De l’Arbre aux hérons à l’Arbre aux goujats

Le moment choisi par Johanna Rolland et Fabrice Roussel pour condamner l’Arbre aux Hérons surprend. Les raisons invoquées auraient pu l’être depuis des mois. Pourquoi avoir attendu la  mi-septembre 2022 pour annoncer sans préparation une décision dont la brutalité traumatise les acteurs du projet ?

Pourquoi donc Johanna Rolland et Fabrice Roussel ont-ils attendu la mi-septembre 2022 pour annoncer que l’Arbre aux Hérons coûterait trop cher ? Porté à 80,4 millions d’euros au lieu de 52,4, son budget serait (1) trop élevé pour que les mécènes en supportent un tiers, (2) incompréhensible du commun des mortels.

Les mécènes n’allaient pas non plus supporter un tiers de 52,4 millions d’euros. On le sait au minimum depuis que le Fonds de dotation a arrêté ses comptes au 31 décembre dernier. Il n’était pas besoin d’attendre huit mois et demi pour s’en apercevoir.

Par ailleurs, 52,4 millions d’euros sont aussi incompréhensibles que 80,4 pour la plupart d’entre nous. Si l’on est partant pour 52,4 on l’est pour 80,4. Imaginez que vous gagnez 52,4 millions d’euros au Loto. Puis imaginez que vous gagnez 80,4 millions. Est-ce que ça fait une vraie différence pour vous ? Dans les deux cas c’est… beaucoup d’argent. Il n’était pas besoin d’attendre quatorze mois pour s’en apercevoir.

Enfin, on l’a dit, le calcul des 80,4 millions d’euros est loufoque. Il ne l’aurait pas été autant voici quelques mois, quand les cours mondiaux de l’acier étaient à leur sommet. Depuis lors, ils ont beaucoup baissé.

Comme des laquais

D’où ma question : pourquoi Johanna Rolland et Fabrice Roussel ont-ils attendu la mi-septembre pour afficher un raisonnement qui était moins faux en mai ? On eût compris qu’ils prissent leur temps pour préparer les esprits, amortir la déception des aficionados de l’Arbre, faire comprendre aux protagonistes du dossier que c’était fichu. Mais ce n’était pas du tout ça.

________________________________________

__ÉNONCÉ__
Recopiez le passage du texte sur l'Arbre aux Hérons en commençant par « Les mécènes n’allaient » et en allant jusqu'à « mois pour s’en apercevoir. ».

________________________________________

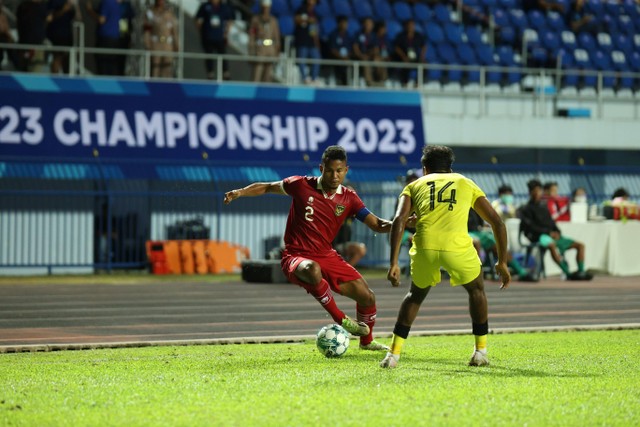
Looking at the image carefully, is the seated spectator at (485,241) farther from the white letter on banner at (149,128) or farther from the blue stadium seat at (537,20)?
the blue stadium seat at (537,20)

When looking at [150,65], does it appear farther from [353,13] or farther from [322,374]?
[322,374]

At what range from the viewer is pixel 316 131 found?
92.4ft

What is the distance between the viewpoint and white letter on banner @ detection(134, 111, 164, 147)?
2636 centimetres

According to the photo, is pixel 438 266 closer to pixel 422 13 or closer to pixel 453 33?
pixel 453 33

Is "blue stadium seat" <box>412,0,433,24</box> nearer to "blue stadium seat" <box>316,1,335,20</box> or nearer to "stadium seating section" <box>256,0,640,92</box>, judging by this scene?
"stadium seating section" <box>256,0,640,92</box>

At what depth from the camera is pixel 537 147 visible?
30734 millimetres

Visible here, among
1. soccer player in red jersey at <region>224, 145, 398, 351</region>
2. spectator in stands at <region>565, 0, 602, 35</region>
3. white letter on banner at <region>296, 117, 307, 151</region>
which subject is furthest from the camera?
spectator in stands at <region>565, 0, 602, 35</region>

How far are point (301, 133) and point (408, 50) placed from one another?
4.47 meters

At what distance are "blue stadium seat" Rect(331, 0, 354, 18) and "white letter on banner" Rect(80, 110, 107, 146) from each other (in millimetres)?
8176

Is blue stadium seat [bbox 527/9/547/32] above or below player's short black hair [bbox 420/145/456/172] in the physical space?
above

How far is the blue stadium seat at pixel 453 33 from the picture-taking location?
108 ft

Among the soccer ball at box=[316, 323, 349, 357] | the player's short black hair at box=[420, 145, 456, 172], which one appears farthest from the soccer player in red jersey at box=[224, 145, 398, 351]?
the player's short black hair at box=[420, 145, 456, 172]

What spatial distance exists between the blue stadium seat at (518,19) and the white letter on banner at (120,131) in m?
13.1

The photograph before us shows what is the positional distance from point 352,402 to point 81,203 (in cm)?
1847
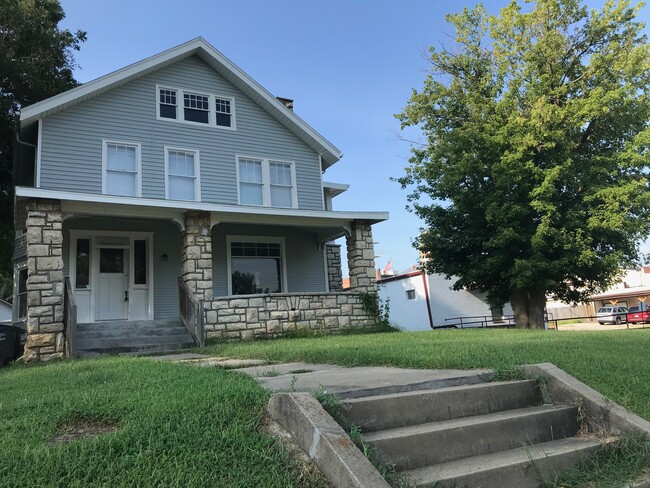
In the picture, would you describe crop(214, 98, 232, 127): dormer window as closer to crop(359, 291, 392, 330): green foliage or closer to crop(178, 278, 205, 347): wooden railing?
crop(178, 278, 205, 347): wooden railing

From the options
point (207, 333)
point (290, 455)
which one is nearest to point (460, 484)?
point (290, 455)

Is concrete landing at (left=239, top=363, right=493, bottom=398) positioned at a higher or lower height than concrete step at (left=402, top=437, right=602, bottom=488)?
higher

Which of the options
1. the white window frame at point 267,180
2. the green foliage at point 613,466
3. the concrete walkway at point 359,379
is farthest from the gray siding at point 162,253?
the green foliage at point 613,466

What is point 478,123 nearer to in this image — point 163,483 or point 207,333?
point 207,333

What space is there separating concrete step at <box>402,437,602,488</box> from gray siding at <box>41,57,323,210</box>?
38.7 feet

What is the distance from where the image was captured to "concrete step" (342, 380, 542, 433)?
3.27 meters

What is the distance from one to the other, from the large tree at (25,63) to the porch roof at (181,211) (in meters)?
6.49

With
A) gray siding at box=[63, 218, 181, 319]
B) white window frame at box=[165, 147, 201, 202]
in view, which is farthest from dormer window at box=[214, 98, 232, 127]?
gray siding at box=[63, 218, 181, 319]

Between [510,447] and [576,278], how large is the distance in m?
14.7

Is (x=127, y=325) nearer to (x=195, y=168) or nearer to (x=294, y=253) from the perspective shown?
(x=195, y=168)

________________________________________

__CORRIGÉ__
Les mécènes n’allaient pas non plus supporter un tiers de 52,4 millions d’euros. On le sait au minimum depuis que le Fonds de dotation a arrêté ses comptes au 31 décembre dernier. Il n’était pas besoin d’attendre huit mois et demi pour s’en apercevoir.

Par ailleurs, 52,4 millions d’euros sont aussi incompréhensibles que 80,4 pour la plupart d’entre nous. Si l’on est partant pour 52,4 on l’est pour 80,4. Imaginez que vous gagnez 52,4 millions d’euros au Loto. Puis imaginez que vous gagnez 80,4 millions. Est-ce que ça fait une vraie différence pour vous ? Dans les deux cas c’est… beaucoup d’argent. Il n’était pas besoin d’attendre quatorze mois pour s’en apercevoir.